Trauma accounts for 9% of deaths in France, and often affects young people. More than one third of the 21 million emergency room visits each year are due to trauma. It is therefore a major public health concern, with significant health, social and economic implications, for which scientists are working to find solutions.

The idea for the TARPON project, carried out by researchers from Inserm and the University of Bordeaux in collaboration with Bordeaux University Hospital, arose from the observation that for every visit to the emergency room, a report is written by medical staff. These reports contain a wealth of information, including a description of symptoms, the patient's condition and many details about the circumstances in which the trauma occurred.

However, these data sets remain unexploited today, and few statistics on victims of everyday accidents, violence or attempted suicide are available. An observatory exists for road accidents, but it is only complete for fatalities, and most accidents involving cycling, walking or scootering are not included. An analysis of anonymised information from emergency room reports could form the basis of a nearly exhaustive trauma monitoring system.

These reports are unstructured texts written using a mixture of common terms, but also medical and technical terms and abbreviations. To extract interesting information without having to read them all, the research teams developed an automatic language processing technique based on artificial neural networks.

The researchers adapted the GPT artificial intelligence model and trained it with a sample of over 500,000 reports from the adult emergency room at Bordeaux University Hospital [2]. The result is a clinical French-language processing tool that complies with GDPR rules.

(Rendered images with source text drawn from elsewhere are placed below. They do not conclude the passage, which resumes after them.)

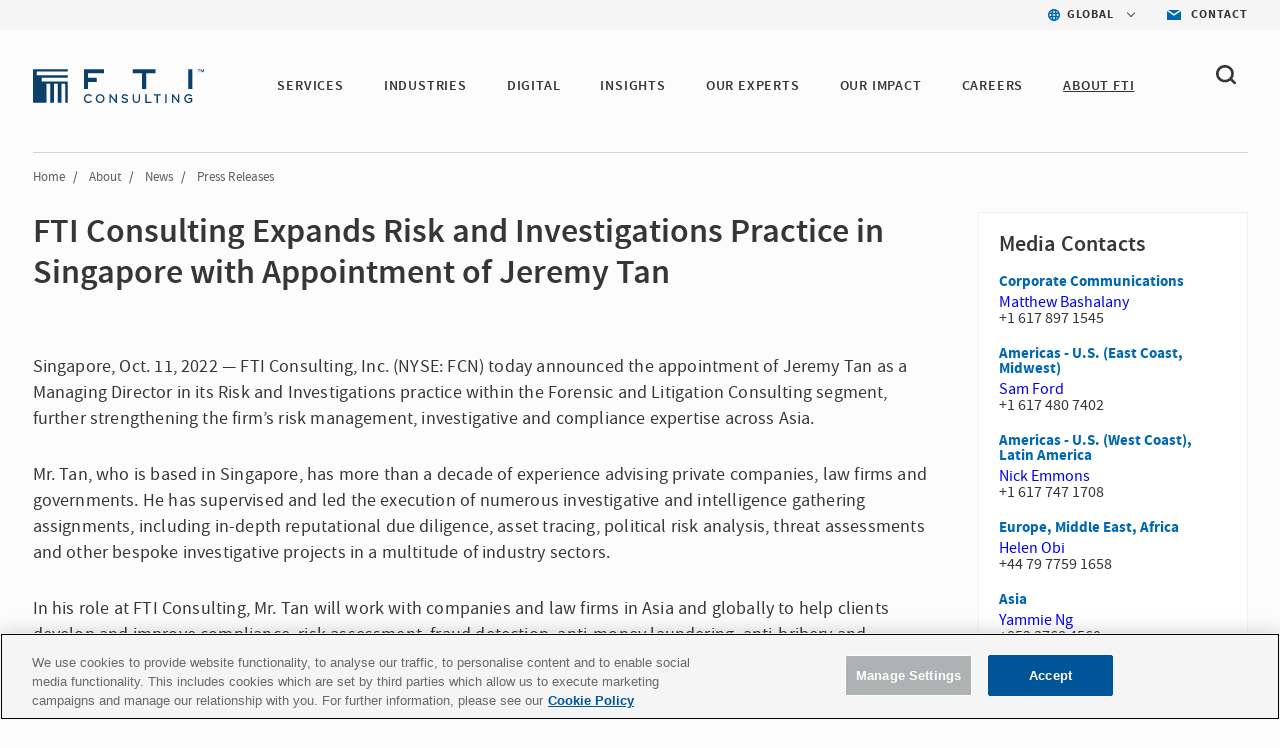

--- FILE ---
content_type: application/javascript
request_url: https://www.fticonsulting.com/Content/Project/Global/js/modules/CookieConsent.js
body_size: -1483
content:
!function(n,o){"use strict";var i=void 0!==n.OnetrustActiveGroups?n.OnetrustActiveGroups:"";function t(n,i,t){var e="=; expires=Thu, 01 Jan 1970 00:00:00 UTC; path=/;";o.cookie=n+e,o.cookie=n+e+" domain="+i+";",o.cookie=n+e+" domain=."+i+";",o.cookie=n+e+" domain="+t+";",o.cookie=n+e+" domain=."+t+";"}function e(){var o=n.location.hostname,i=o.split(".");return{domain:o,rootDomain:i.length>1?i.slice(-2).join("."):o}}function a(){var n=e(),i=n.domain,a=n.rootDomain;["_ga","_gid","_gat","_gcl_au"].forEach(function(n){t(n,i,a)}),o.cookie.split(";").forEach(function(n){var o=n.split("=")[0].trim();0===o.indexOf("_ga_")&&t(o,i,a)})}function c(){var n=e(),o=n.domain,i=n.rootDomain;["_gcl_aw","_gcl_dc","_gac_","IDE","DSID","FLC","AID","TAID"].forEach(function(n){t(n,o,i)})}function u(){void 0!==n.OnetrustActiveGroups&&(n.OnetrustActiveGroups.includes("C0002")||a(),n.OnetrustActiveGroups.includes("C0004")||c())}function d(o){var t=o.detail||"",e=i.includes("C0002"),u=i.includes("C0004"),d=t.includes("C0002"),r=t.includes("C0004");e&&!d&&a(),u&&!r&&c(),e&&!d||u&&!r?setTimeout(function(){n.location.reload()},0):i=t}function r(){n.addEventListener("load",u),n.addEventListener("OneTrustGroupsUpdated",d)}"loading"===o.readyState?o.addEventListener("DOMContentLoaded",r):r()}(window,document);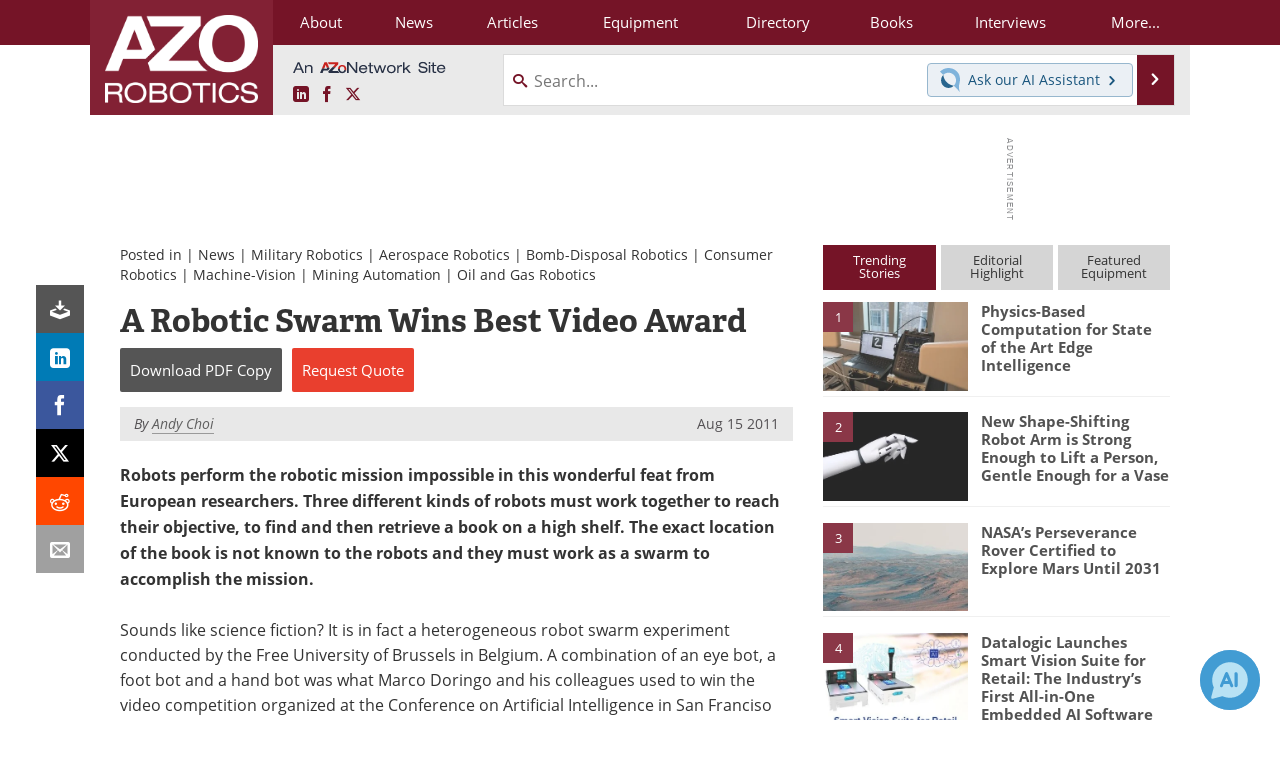

--- FILE ---
content_type: text/html; charset=utf-8
request_url: https://www.google.com/recaptcha/api2/aframe
body_size: 266
content:
<!DOCTYPE HTML><html><head><meta http-equiv="content-type" content="text/html; charset=UTF-8"></head><body><script nonce="4umc1A3Whr9Yf9myFzoklw">/** Anti-fraud and anti-abuse applications only. See google.com/recaptcha */ try{var clients={'sodar':'https://pagead2.googlesyndication.com/pagead/sodar?'};window.addEventListener("message",function(a){try{if(a.source===window.parent){var b=JSON.parse(a.data);var c=clients[b['id']];if(c){var d=document.createElement('img');d.src=c+b['params']+'&rc='+(localStorage.getItem("rc::a")?sessionStorage.getItem("rc::b"):"");window.document.body.appendChild(d);sessionStorage.setItem("rc::e",parseInt(sessionStorage.getItem("rc::e")||0)+1);localStorage.setItem("rc::h",'1768879462207');}}}catch(b){}});window.parent.postMessage("_grecaptcha_ready", "*");}catch(b){}</script></body></html>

With the support of the Health Data Hub, Bpifrance, the Nouvelle Aquitaine region, the French National Agency for the Safety of Medicines and Health Products (ANSM) and the French road safety delegation, the researchers were able to finance the purchase of a powerful server, dedicated to artificial intelligence and installed within the hospital itself. The server was used to implement the algorithm developed by the scientists, which automatically classifies trauma according to its types, with surprising accuracy.

In fact, the method developed by the researchers enables 97% of reports to be classified correctly (compared with 86% using previous methods), as the researchers detail in their scientific article. Thanks to this first step, the study of the data will be able to begin on the Health Data Hub's technological platform between now and the summer.

These results pave the way for the introduction of a national trauma surveillance system, as well as epidemiological analyses of the impact of drug consumption on accident risk, for example. This work should shed new light on important public health issues. In the immediate future, the TARPON project will be extended to around fifteen emergency departments across France.

[1] TARPON: Traitement Automatique des Résumés de Passages aux urgences pour un Observatoire National (Automatic processing of emergency room summaries for a national observatory).

[2] This research meets the requirements of the General Data Protection Regulation (RGPD).